Source material —
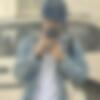 rich_gabo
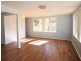 27 Vost Drive, Sanctuary Point NSW 2540
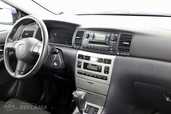 Toyota Corolla, 2005/December, 264000 km, 1.6 l.. - MM.LV - 5
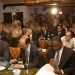 XVII Seminario de Defensa. Lecciones de Irak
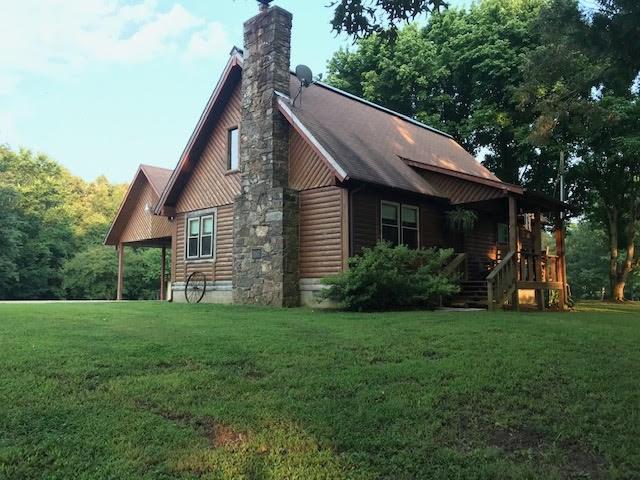 3560 Mckinstry Rd - Photo 1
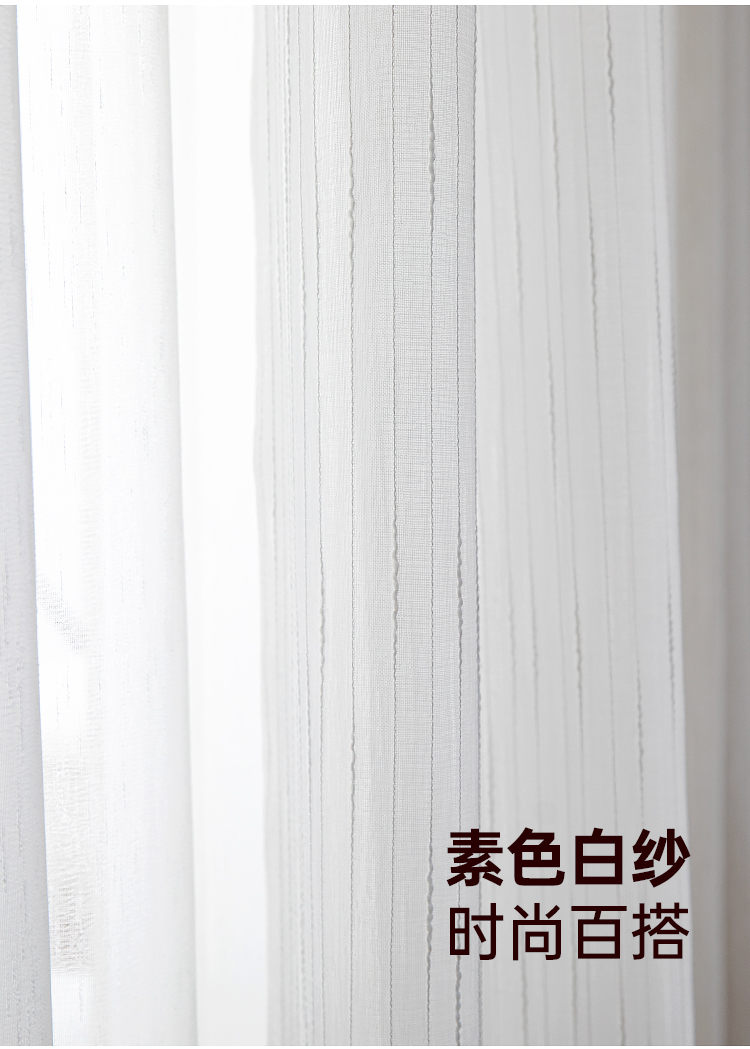 斯达_07.jpg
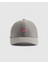 Erkek Gri Şapka D7723-0029 4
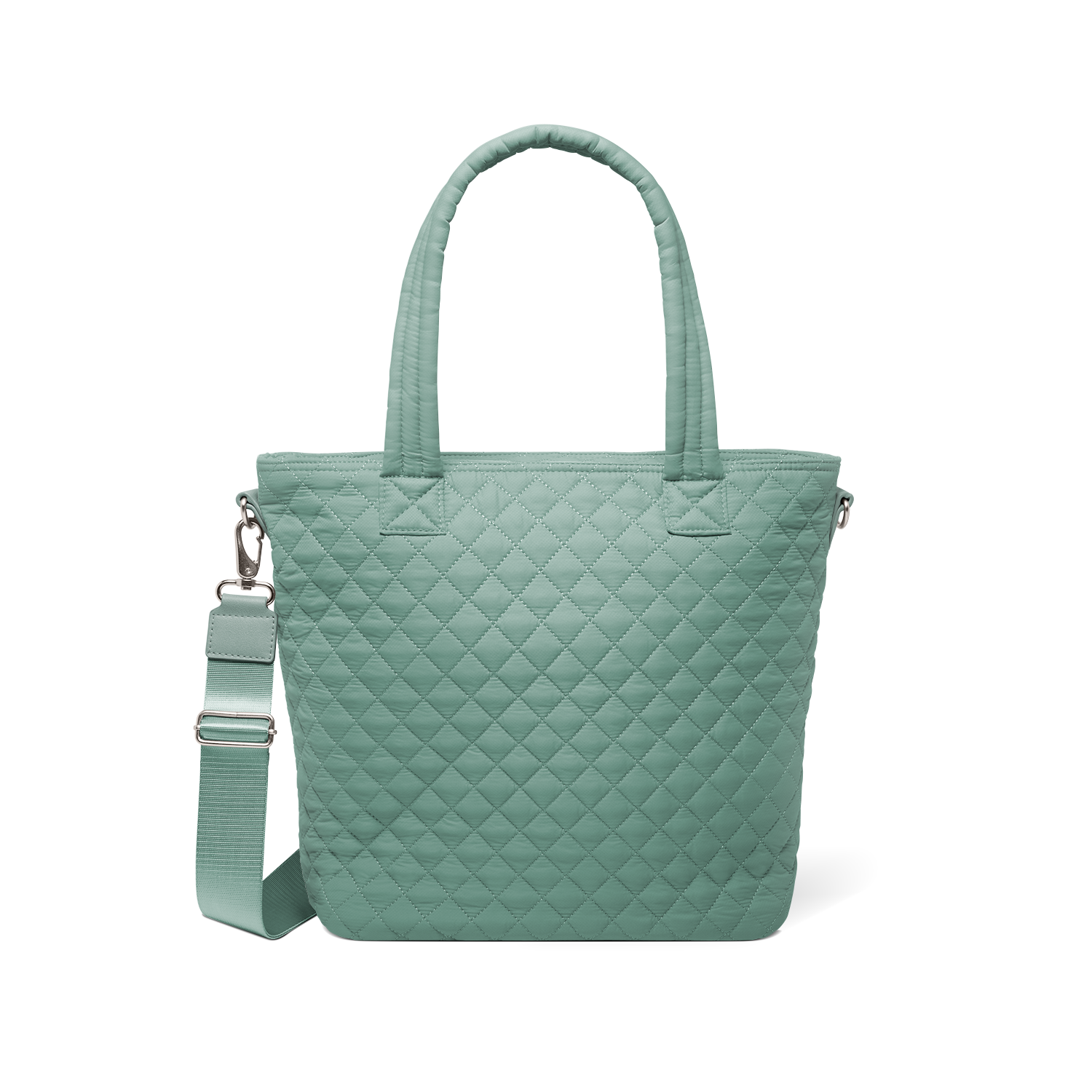 Harper Tote A5 yo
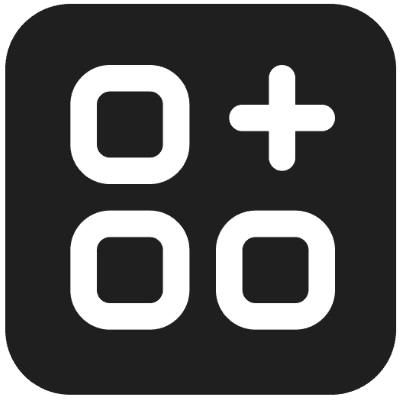 Moreapps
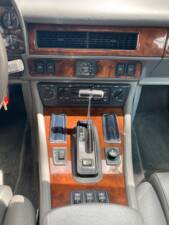 Bild 18/35 von Jaguar XJS 6.0 (1994)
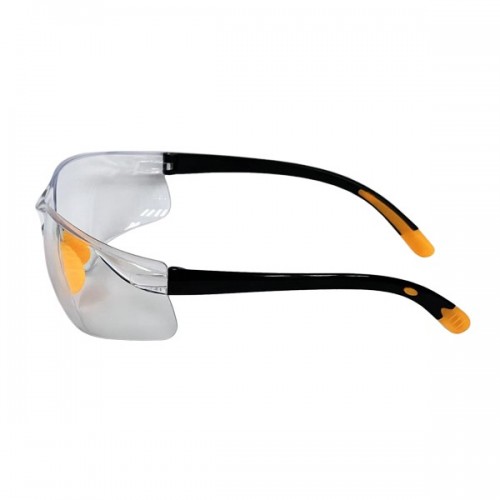 INDUSTRY-YI-27100 / 2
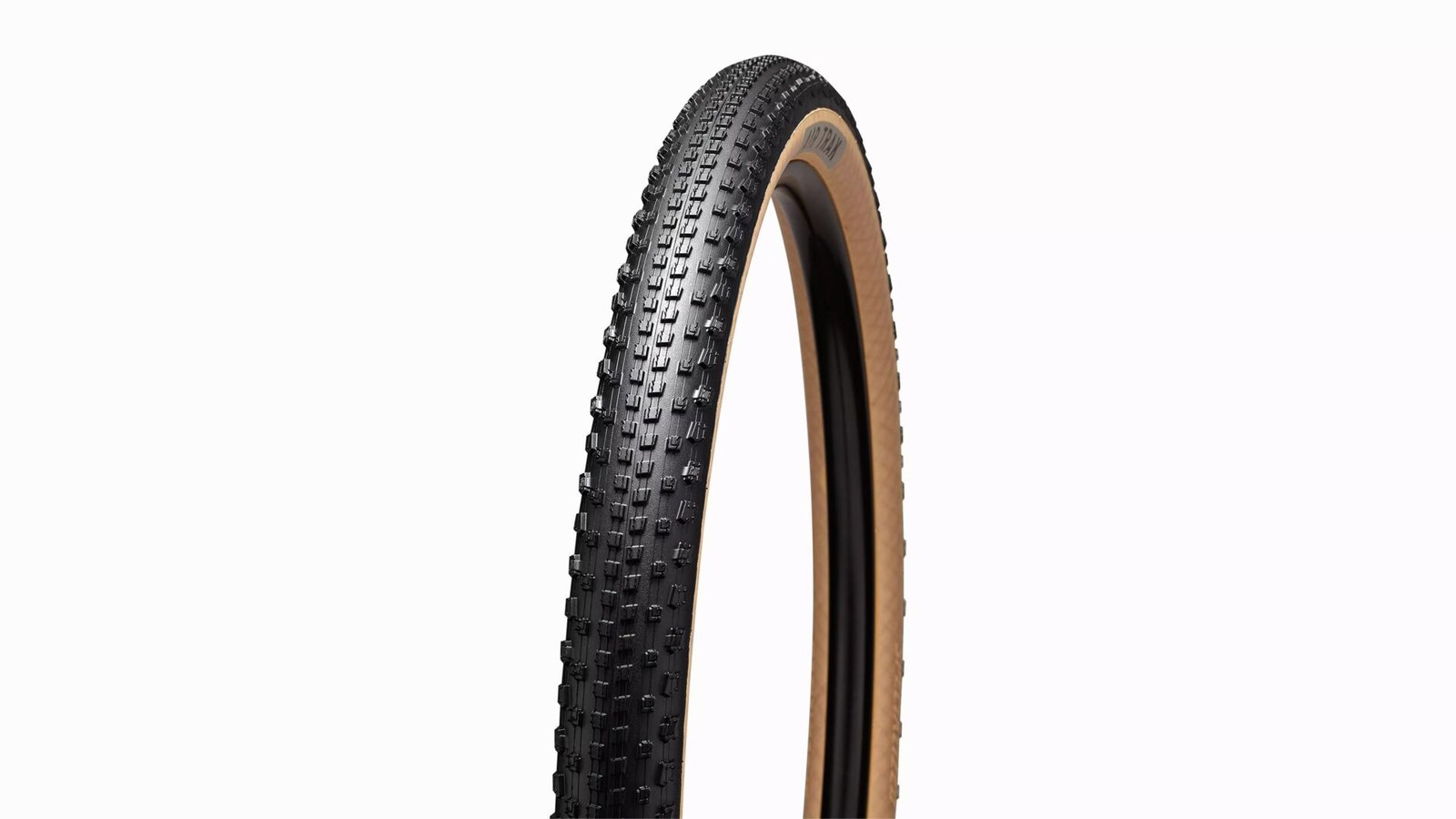 SPECIALIZED AIR TRAK FLEX LITE TLR XC T5/T7 29X2.35 Marrón
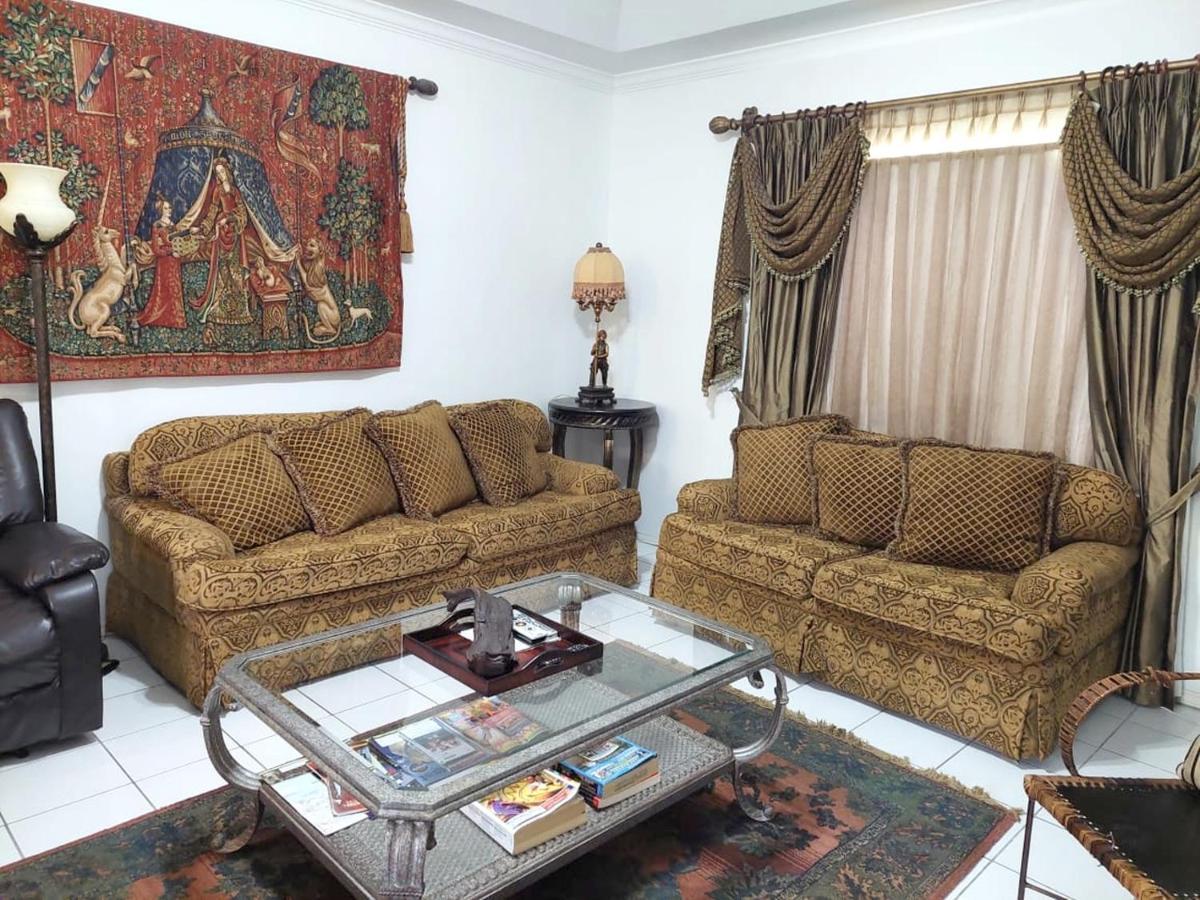 Beautifully Furnished 3Bd 2Br Pool Gated Condo In Mcallen, Tx Pharr Bagian luar foto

Your instructions —
Repeat the records word for word from the first line through the line containing "SPECIALIZED AIR TRAK", inclusive. Give only the text and leave the pictures out.

Answer to this exercise —
 rich_gabo
 27 Vost Drive, Sanctuary Point NSW 2540
 Toyota Corolla, 2005/December, 264000 km, 1.6 l.. - MM.LV - 5
 XVII Seminario de Defensa. Lecciones de Irak
 3560 Mckinstry Rd - Photo 1
 斯达_07.jpg
 Erkek Gri Şapka D7723-0029 4
 Harper Tote A5 yo
 Moreapps
 Bild 18/35 von Jaguar XJS 6.0 (1994)
 INDUSTRY-YI-27100 / 2
 SPECIALIZED AIR TRAK FLEX LITE TLR XC T5/T7 29X2.35 Marrón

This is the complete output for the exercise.